P12030 Tue 2022-09-20 13:02:24 link reply

P12020
And if some cruel prankster were to take your toy, disassemble it, swap exactly two number blocks as shown in the OP picture, and put everything back together, then it would be rendered an impossible puzzle.

Referenced by: P12031

P12031 Tue 2022-09-20 13:25:20 link reply

f751791996fa8d7c17c8f107e3ca480a17024a13e72146dea0d1eb0ca39e594f.jpg 56.9 KiB 641x800 (historicalfag avatar)

P12030 and if that happened, I would cry and suck my thumb as usual.

P12140 Wed 2022-09-21 18:58:05 link reply

P12019
This one made me realize I knew about even and odd permutations but didn't know how to prove elegantly that even permutations could only be done in an even number of swaps and odd permutations only in an odd number of swaps.
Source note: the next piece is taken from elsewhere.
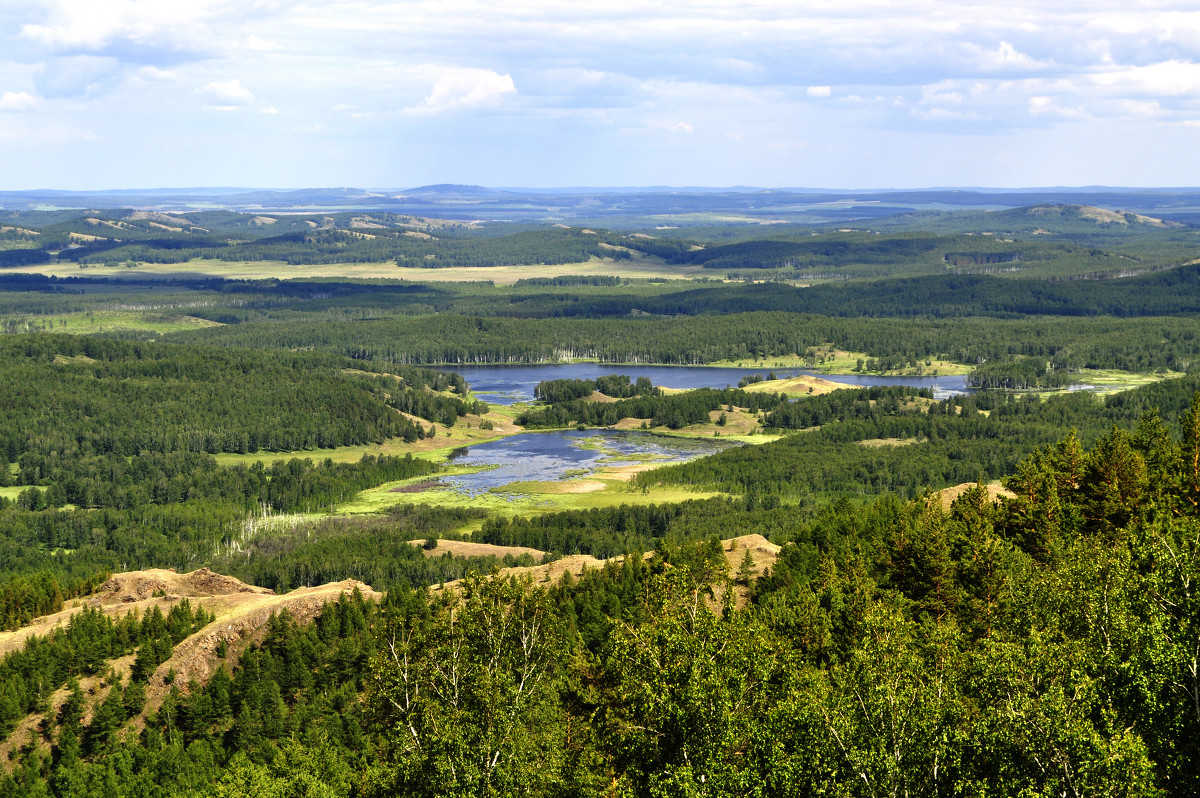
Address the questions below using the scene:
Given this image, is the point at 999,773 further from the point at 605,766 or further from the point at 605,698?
the point at 605,698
Best I thought of myself was decomposing into cycles and doing a case analysis, which works but is not elegant.

Apparently the easy way of seeing it is by looking at whether the inversion number is even or odd, where the inversion number means how many pairs of elements in the list are in reverse order.
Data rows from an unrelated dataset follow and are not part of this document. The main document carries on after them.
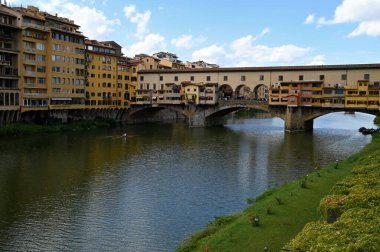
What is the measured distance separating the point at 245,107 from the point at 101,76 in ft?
86.7

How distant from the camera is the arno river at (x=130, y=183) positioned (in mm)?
19078

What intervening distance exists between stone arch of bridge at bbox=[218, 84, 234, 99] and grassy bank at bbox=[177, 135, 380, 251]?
184 ft

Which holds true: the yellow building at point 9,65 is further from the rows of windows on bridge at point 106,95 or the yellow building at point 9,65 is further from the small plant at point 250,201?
the small plant at point 250,201

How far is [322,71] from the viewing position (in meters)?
67.2

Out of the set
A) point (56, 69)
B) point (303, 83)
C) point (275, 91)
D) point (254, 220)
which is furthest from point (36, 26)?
point (254, 220)

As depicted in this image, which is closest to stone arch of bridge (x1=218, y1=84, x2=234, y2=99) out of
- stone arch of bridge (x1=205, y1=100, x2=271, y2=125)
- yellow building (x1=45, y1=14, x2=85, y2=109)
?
stone arch of bridge (x1=205, y1=100, x2=271, y2=125)

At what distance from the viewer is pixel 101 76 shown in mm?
75812

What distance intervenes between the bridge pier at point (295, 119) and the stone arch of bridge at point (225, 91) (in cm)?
1521

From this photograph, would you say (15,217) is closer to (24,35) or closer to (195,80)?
(24,35)

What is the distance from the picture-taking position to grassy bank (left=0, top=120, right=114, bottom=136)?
5316 centimetres

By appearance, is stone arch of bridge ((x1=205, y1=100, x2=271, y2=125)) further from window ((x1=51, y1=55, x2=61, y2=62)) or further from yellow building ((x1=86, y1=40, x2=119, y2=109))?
window ((x1=51, y1=55, x2=61, y2=62))

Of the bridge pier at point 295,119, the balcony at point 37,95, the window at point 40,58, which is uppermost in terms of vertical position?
the window at point 40,58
In this puzzle, if we consider the empty square to be a 16, we can count the number of pairs of squares which are in reverse order. In the OP picture there is exactly one such pair, the 15 and 14, so the inversion number is 1, an odd number. In the desired state, the inversion number is 0, an even number. Each move changes the inversion number from even to odd or vice versa, which is why the number of moves to swap only two blocks must be odd.

P12865 Fri 2022-09-30 04:39:40 link reply

What's a fast way to look at a scrambled 15-puzzle and determine whether it is solvable or not?